Dataset entries:
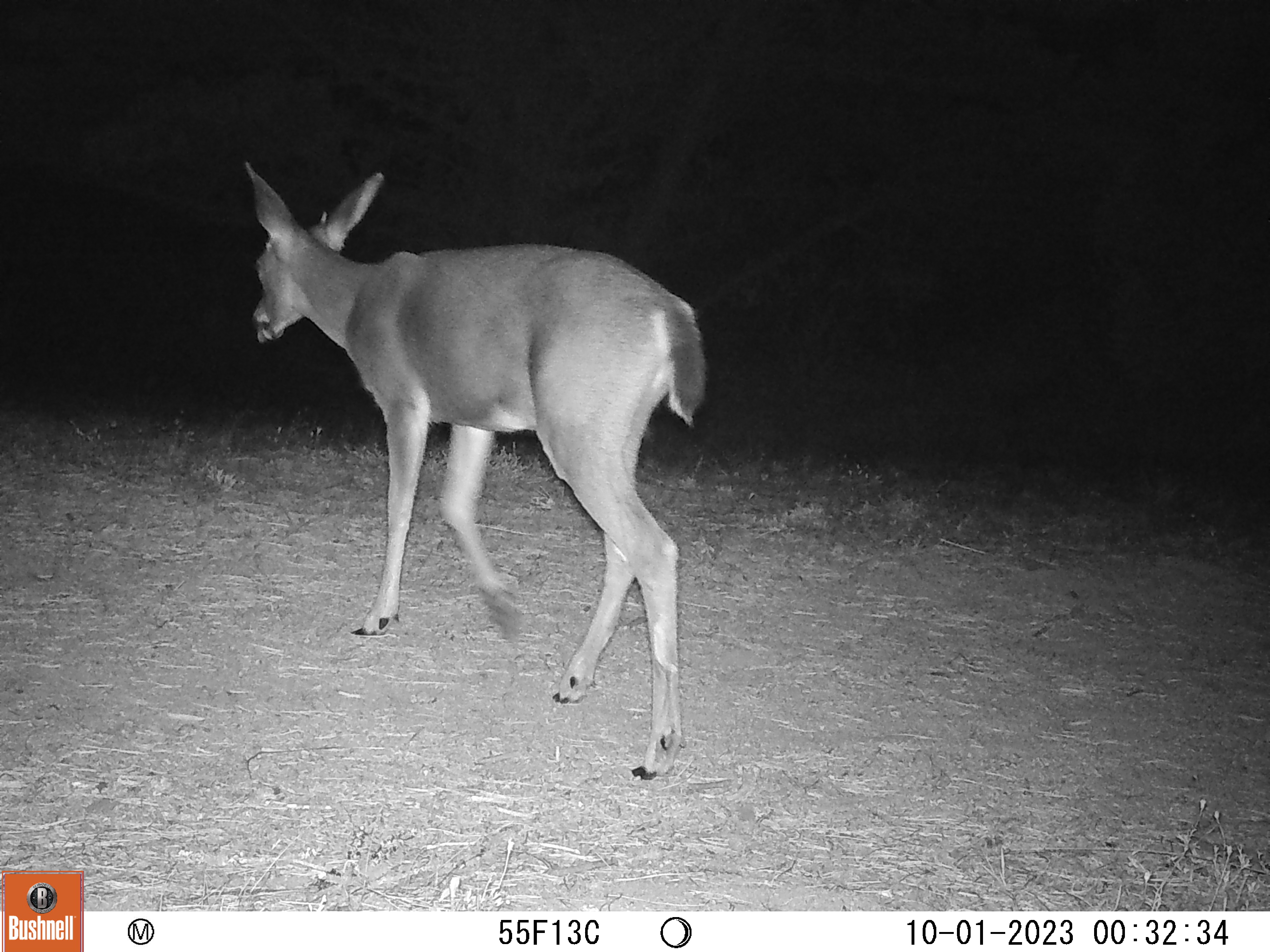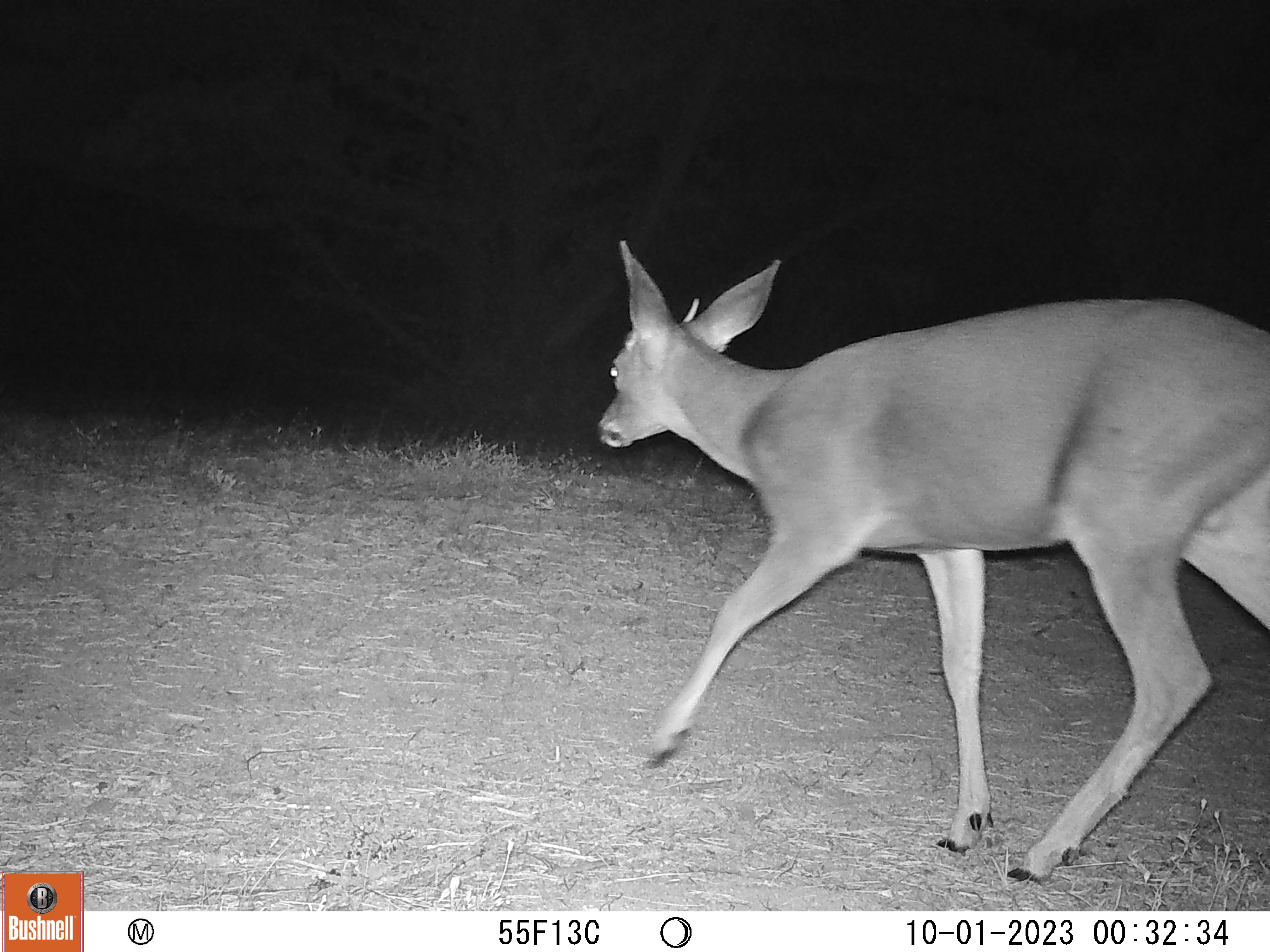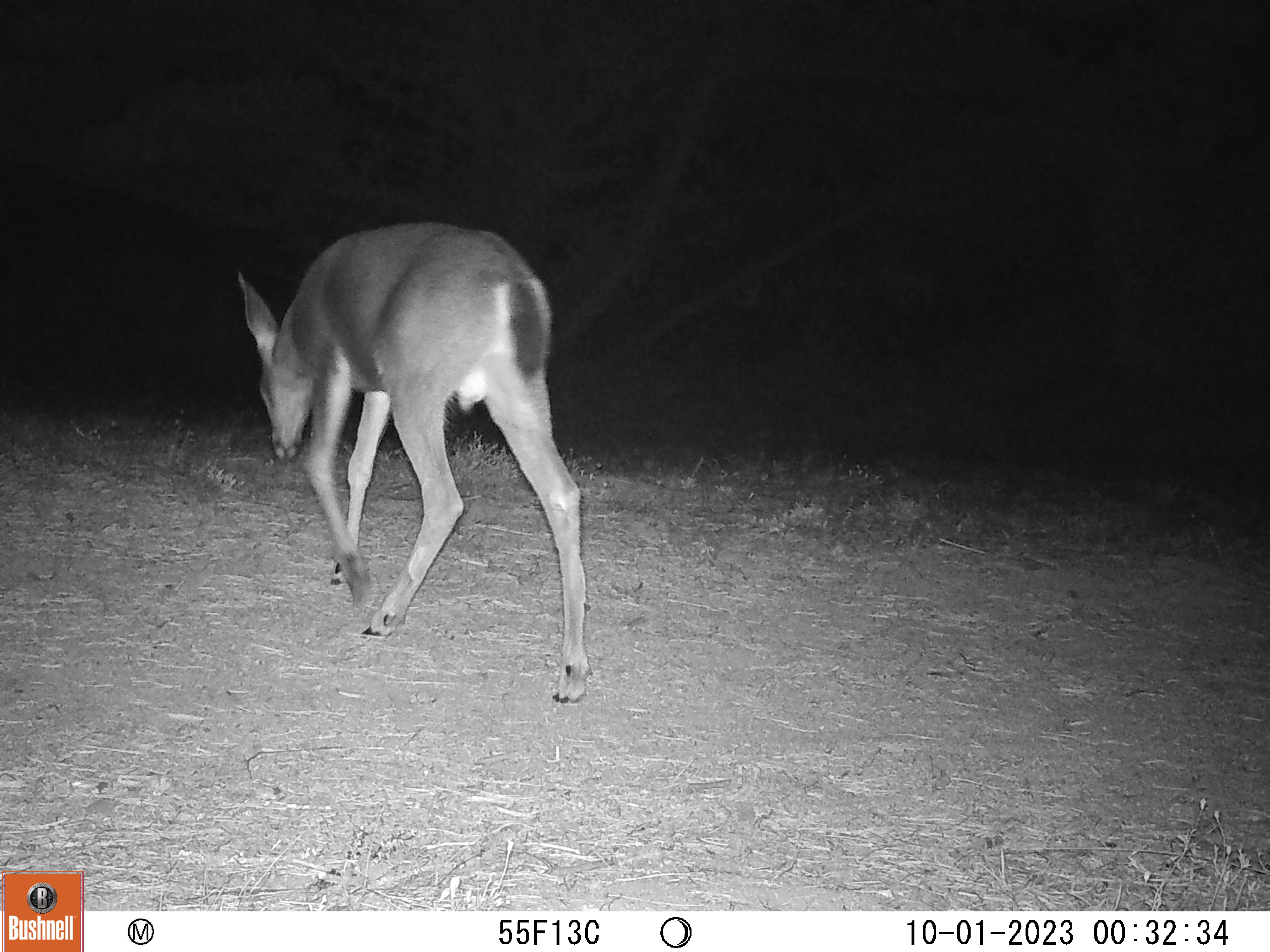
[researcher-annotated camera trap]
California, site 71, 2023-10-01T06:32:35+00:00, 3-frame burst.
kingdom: Animalia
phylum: Chordata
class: Mammalia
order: Artiodactyla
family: Cervidae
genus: Odocoileus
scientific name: Odocoileus hemionus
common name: mule deer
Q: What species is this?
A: Mule deer (Odocoileus hemionus).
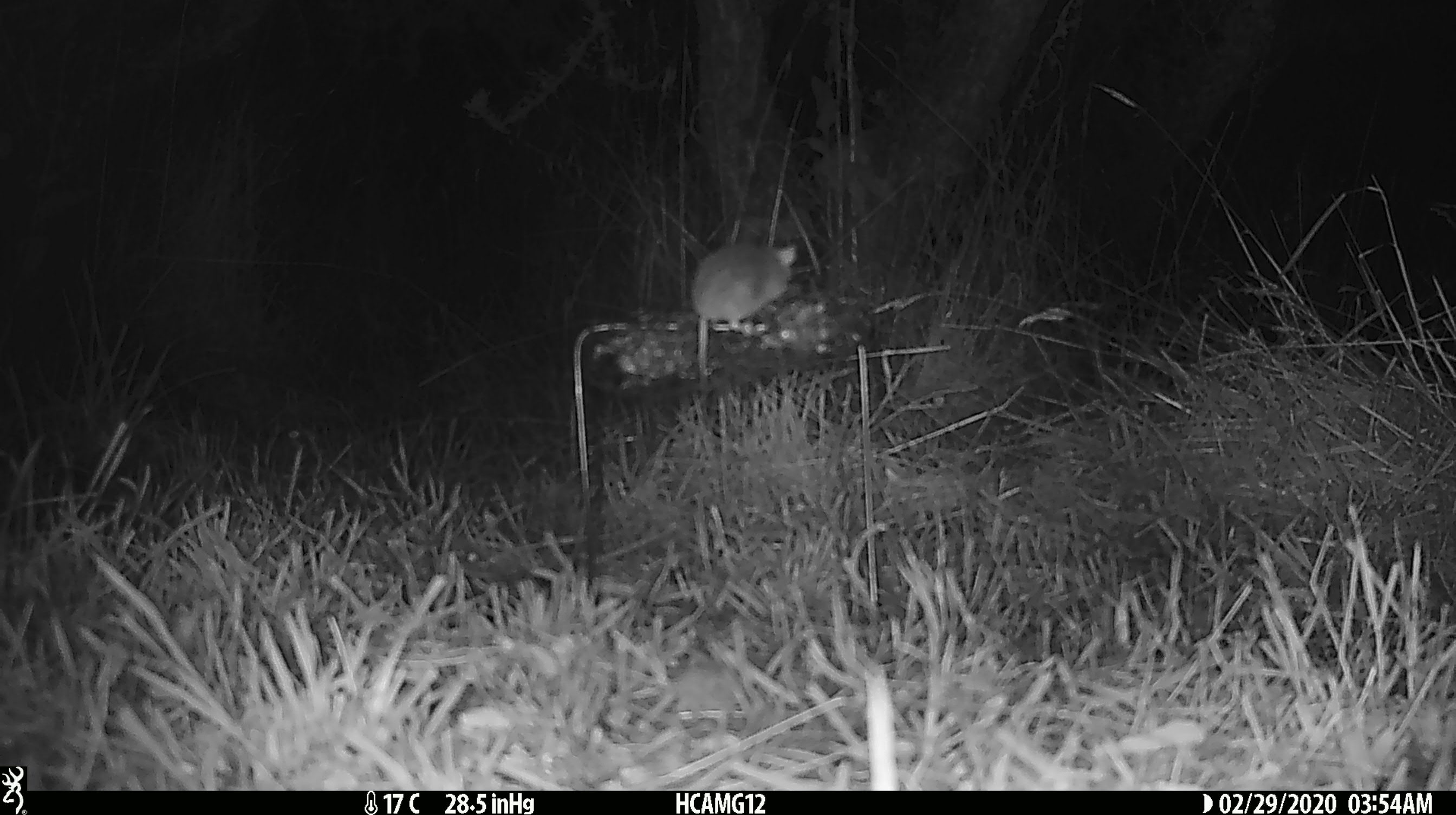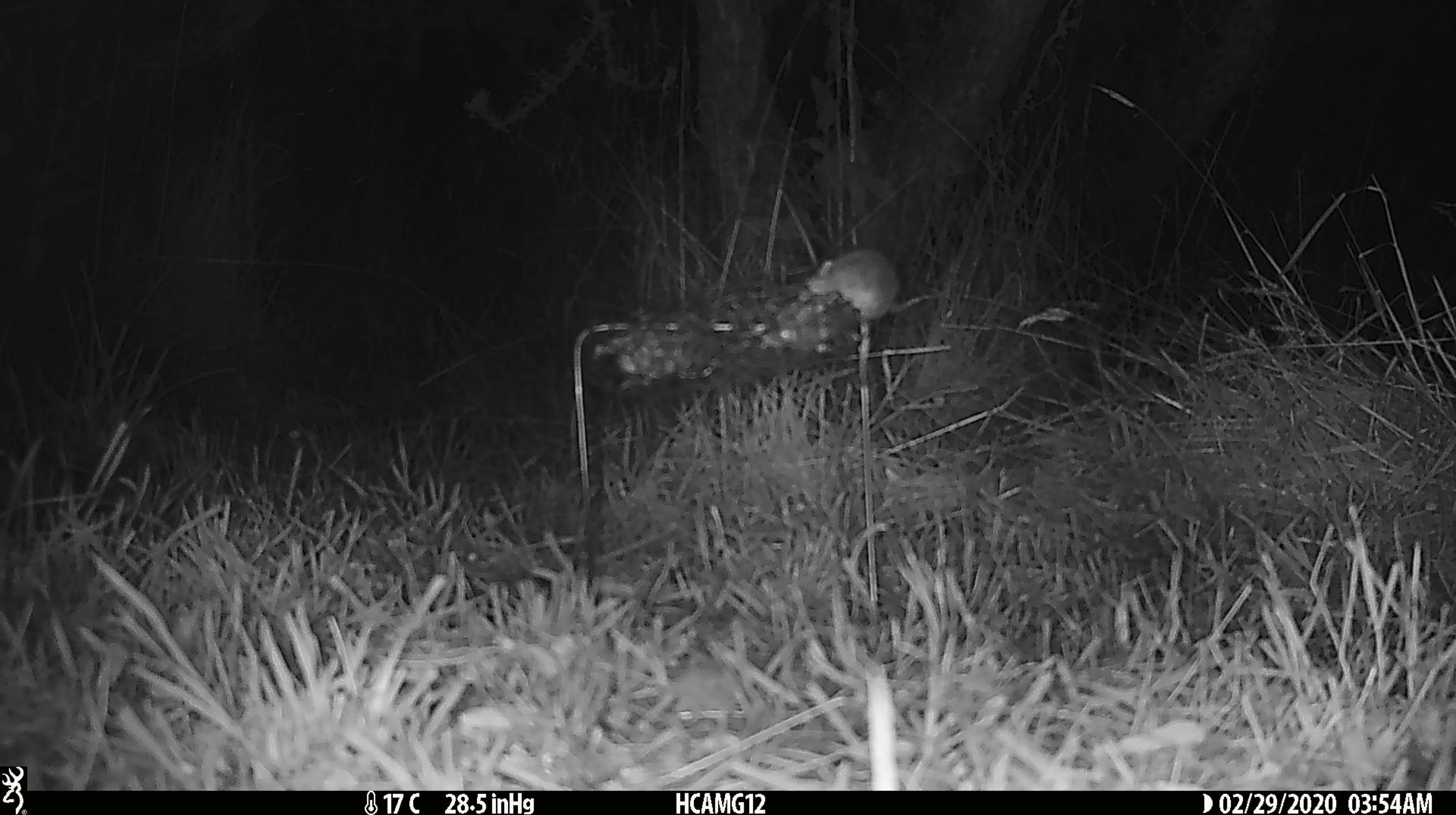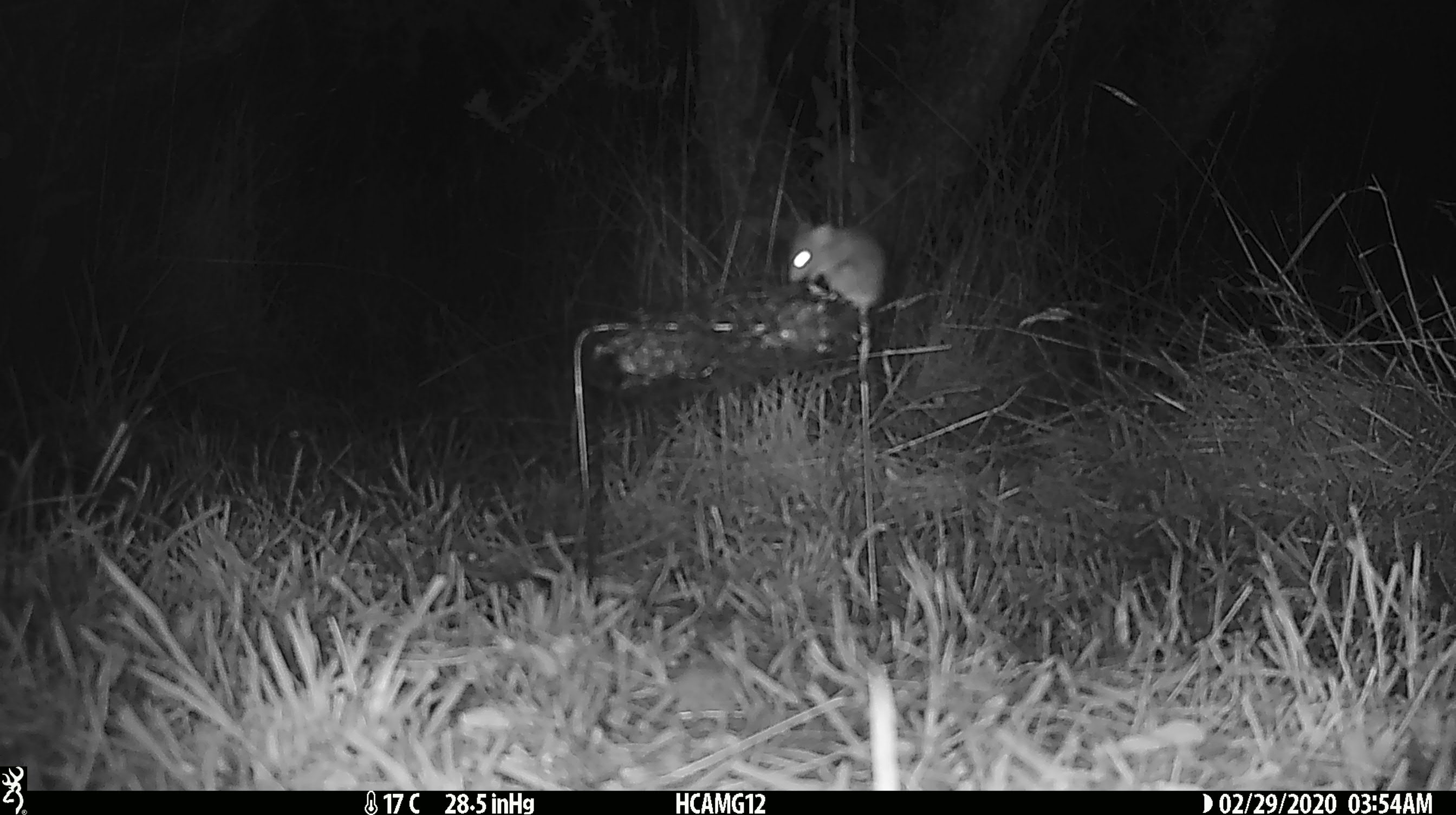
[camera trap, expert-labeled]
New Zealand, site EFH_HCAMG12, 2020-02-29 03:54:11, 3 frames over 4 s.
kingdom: Animalia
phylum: Chordata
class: Mammalia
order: Rodentia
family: Muridae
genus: Mus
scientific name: Mus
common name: mouse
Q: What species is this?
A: Mouse (Mus).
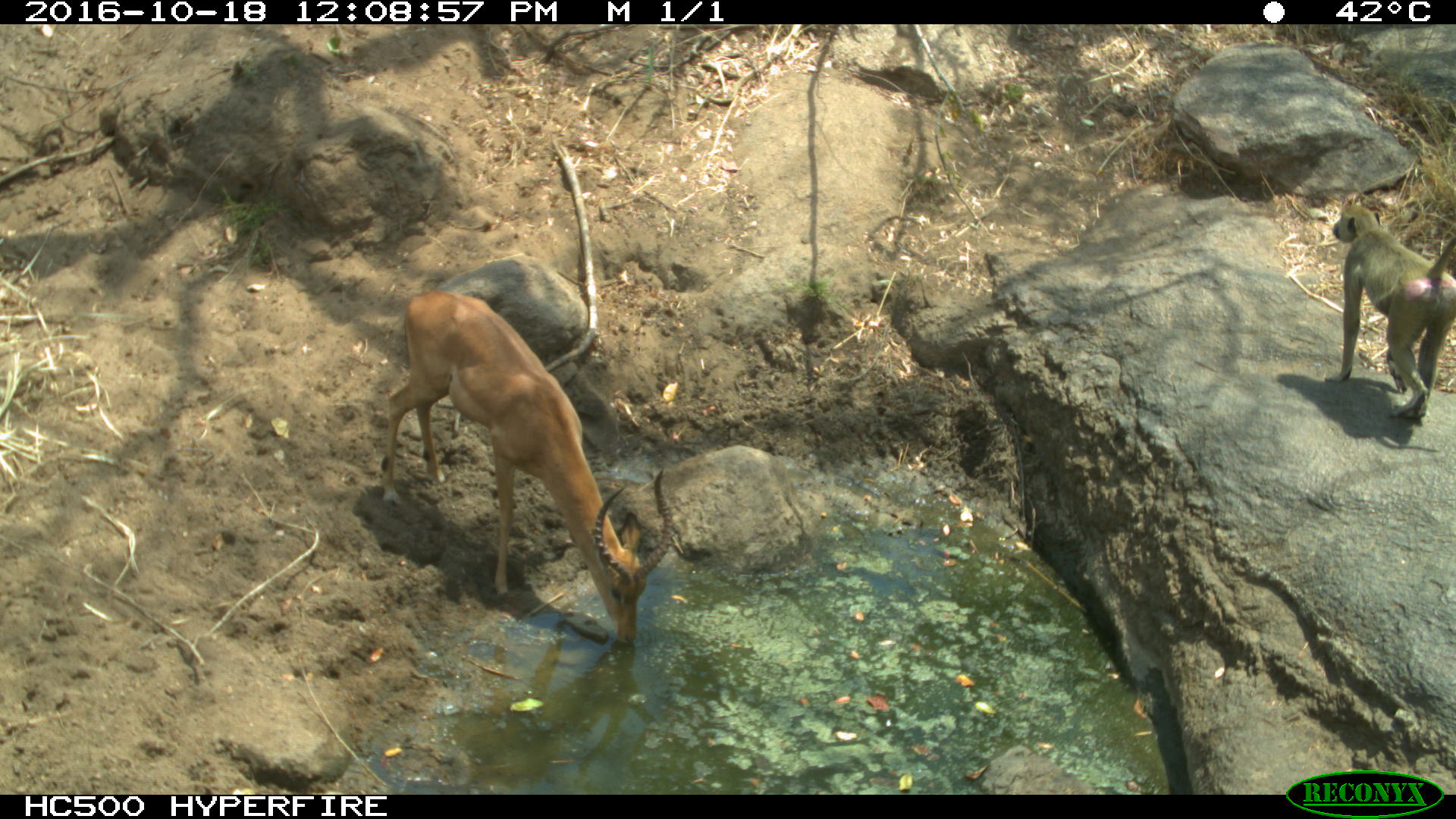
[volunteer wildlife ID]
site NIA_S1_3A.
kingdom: Animalia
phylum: Chordata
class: Mammalia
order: Primates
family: Cercopithecidae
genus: Papio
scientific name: Papio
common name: baboon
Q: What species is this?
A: Baboon (Papio).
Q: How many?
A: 1.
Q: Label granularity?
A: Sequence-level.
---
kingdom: Animalia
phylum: Chordata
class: Mammalia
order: Artiodactyla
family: Bovidae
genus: Aepyceros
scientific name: Aepyceros melampus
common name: impala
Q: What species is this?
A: Impala (Aepyceros melampus).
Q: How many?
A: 1.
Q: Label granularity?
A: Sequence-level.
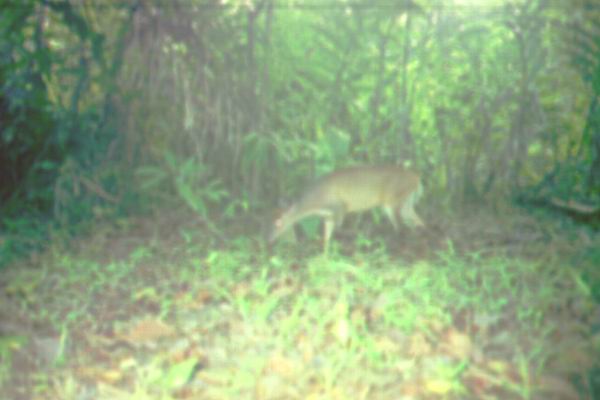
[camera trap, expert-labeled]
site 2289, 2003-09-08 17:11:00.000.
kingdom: Animalia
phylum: Chordata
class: Mammalia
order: Artiodactyla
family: Cervidae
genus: Muntiacus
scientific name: Muntiacus muntjak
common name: southern red muntjac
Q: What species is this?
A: Muntiacus muntjak (southern red muntjac).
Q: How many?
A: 1.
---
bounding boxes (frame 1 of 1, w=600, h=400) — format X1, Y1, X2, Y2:
muntiacus muntjak: 266, 163, 426, 259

The task = Set every entry down again exactly as written, and omit the images.

Solution to this exercise =
[researcher-annotated camera trap]
California, site 71, 2023-10-01T06:32:35+00:00, 3-frame burst.
kingdom: Animalia
phylum: Chordata
class: Mammalia
order: Artiodactyla
family: Cervidae
genus: Odocoileus
scientific name: Odocoileus hemionus
common name: mule deer
Q: What species is this?
A: Mule deer (Odocoileus hemionus).
[camera trap, expert-labeled]
New Zealand, site EFH_HCAMG12, 2020-02-29 03:54:11, 3 frames over 4 s.
kingdom: Animalia
phylum: Chordata
class: Mammalia
order: Rodentia
family: Muridae
genus: Mus
scientific name: Mus
common name: mouse
Q: What species is this?
A: Mouse (Mus).
[volunteer wildlife ID]
site NIA_S1_3A.
kingdom: Animalia
phylum: Chordata
class: Mammalia
order: Primates
family: Cercopithecidae
genus: Papio
scientific name: Papio
common name: baboon
Q: What species is this?
A: Baboon (Papio).
Q: How many?
A: 1.
Q: Label granularity?
A: Sequence-level.
---
kingdom: Animalia
phylum: Chordata
class: Mammalia
order: Artiodactyla
family: Bovidae
genus: Aepyceros
scientific name: Aepyceros melampus
common name: impala
Q: What species is this?
A: Impala (Aepyceros melampus).
Q: How many?
A: 1.
Q: Label granularity?
A: Sequence-level.
[camera trap, expert-labeled]
site 2289, 2003-09-08 17:11:00.000.
kingdom: Animalia
phylum: Chordata
class: Mammalia
order: Artiodactyla
family: Cervidae
genus: Muntiacus
scientific name: Muntiacus muntjak
common name: southern red muntjac
Q: What species is this?
A: Muntiacus muntjak (southern red muntjac).
Q: How many?
A: 1.
---
bounding boxes (frame 1 of 1, w=600, h=400) — format X1, Y1, X2, Y2:
muntiacus muntjak: 266, 163, 426, 259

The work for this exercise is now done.